6 August 2014

2014 - where is Uncle Fred's diary being read?

Dear Readers,

You might be interested in these statistics, which show where Uncle Fred's diary is being read.

The figures cover the week-ending 6th August 2014. The numbers represent the total viewings for the week.


Tony the nephew!

P.S. Note a comment (click 'comment' below) from a reader in New Zealand... who'd love to see comments from other readers as to why they follow Fred's diary.


  1. Very interesting to see how far-flung the blog’s readership is. My interest is due to the fact that I lived in the Motspur Park area when I was a child. I now live in New Zealand. I’d love to see comments from other readers as to why they follow Fred’s diary, but I can understand why there are so few - it's a dickens of a job to try to get through google's security!

    1. Writing from New Zealand
      Why do I follow Fred's diary? I forget how I came across it, but I went to a lecture here in NZ by Dr Francis Warner, who had delivered the Madingley lecture, on his experiences as a boy in Epsom in the Blitz.

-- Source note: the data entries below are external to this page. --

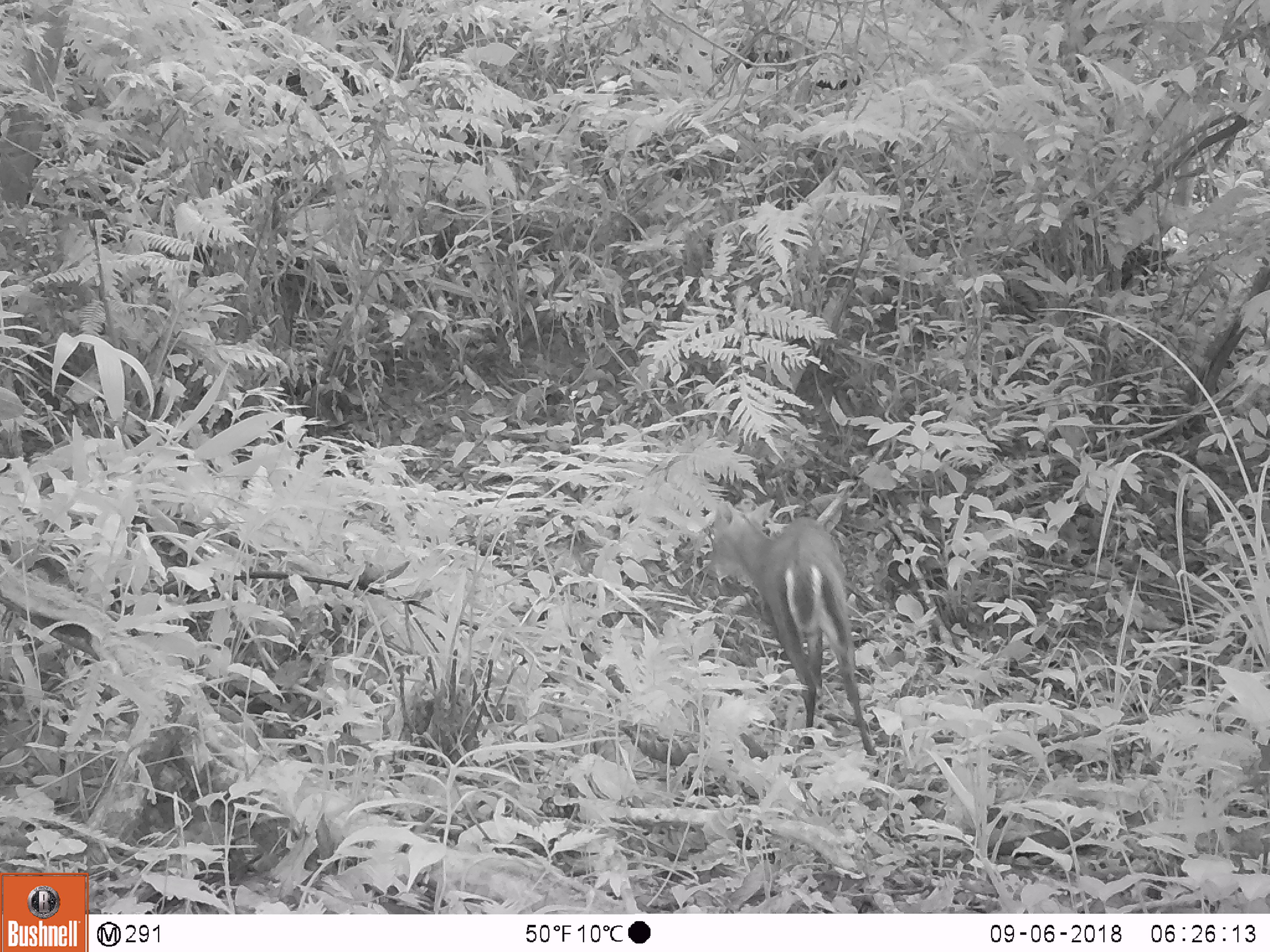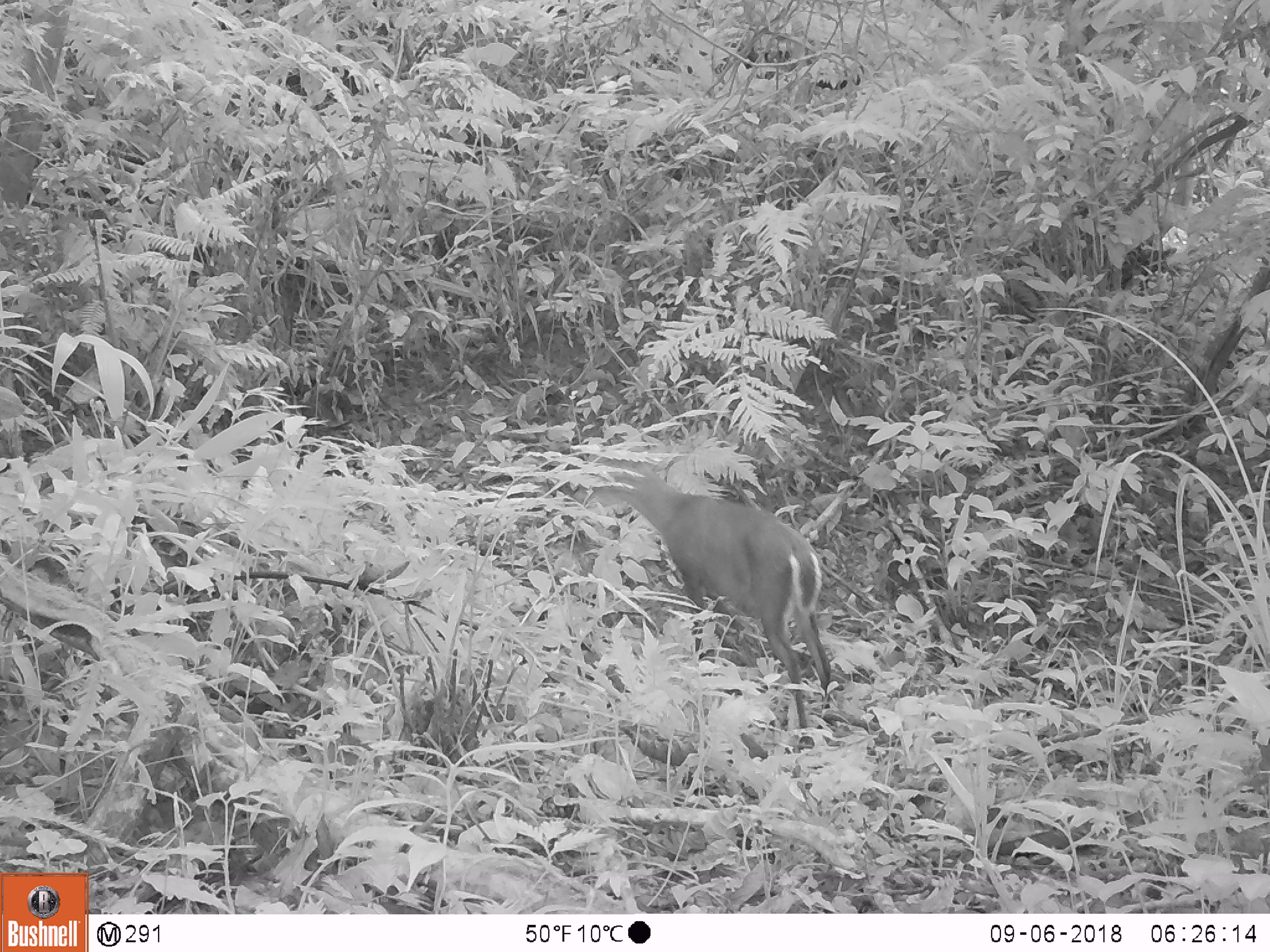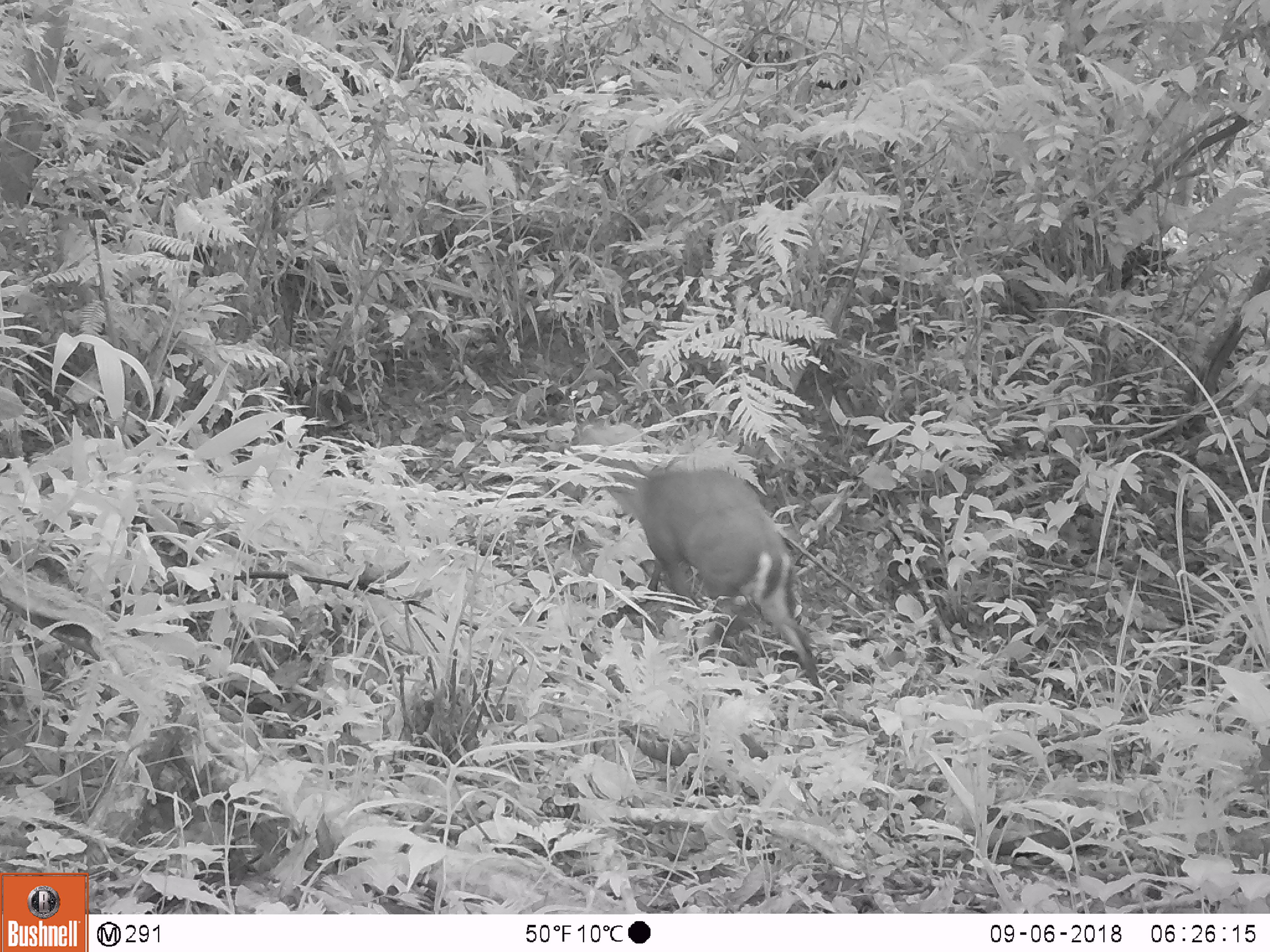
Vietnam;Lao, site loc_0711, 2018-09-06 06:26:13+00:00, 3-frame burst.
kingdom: Animalia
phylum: Chordata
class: Mammalia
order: Artiodactyla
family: Cervidae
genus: Muntiacus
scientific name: Muntiacus rooseveltorum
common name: roosevelt's muntjac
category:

      From there I tried to find other diaries and found Fred's.
      But my real interest is because a friend of mine lived for a few years in Raynes Park in Dorien Rd. I was best man at his wedding so stayed their for a couple of weeks in 2003. We walked all over Raynes Park and to Wimbledon. I remember when there wondering about how would have been effected in the Blitz. I have so enjoyed reading the local history from Fred's perspective.

  2. Motspur Park... always prompts me to recite like a poem, Malden Manor, Tolworth, Chessington North and Chesington South... well, something like that, a recitation heard over loudspeakers every time I caught a train to or from Waterloo..

  3. I have recently moved to Raynes Park from Earlsfield with my wife and am always interested to learn about local history. I found out about the diary from the Raynes Park and West Barnes Residents Association Guide and have thoroughly enjoyed what I have read so far. Walking around the area, I often think about the entries and how things would have been back then for Fred and the families. Thank you Tony.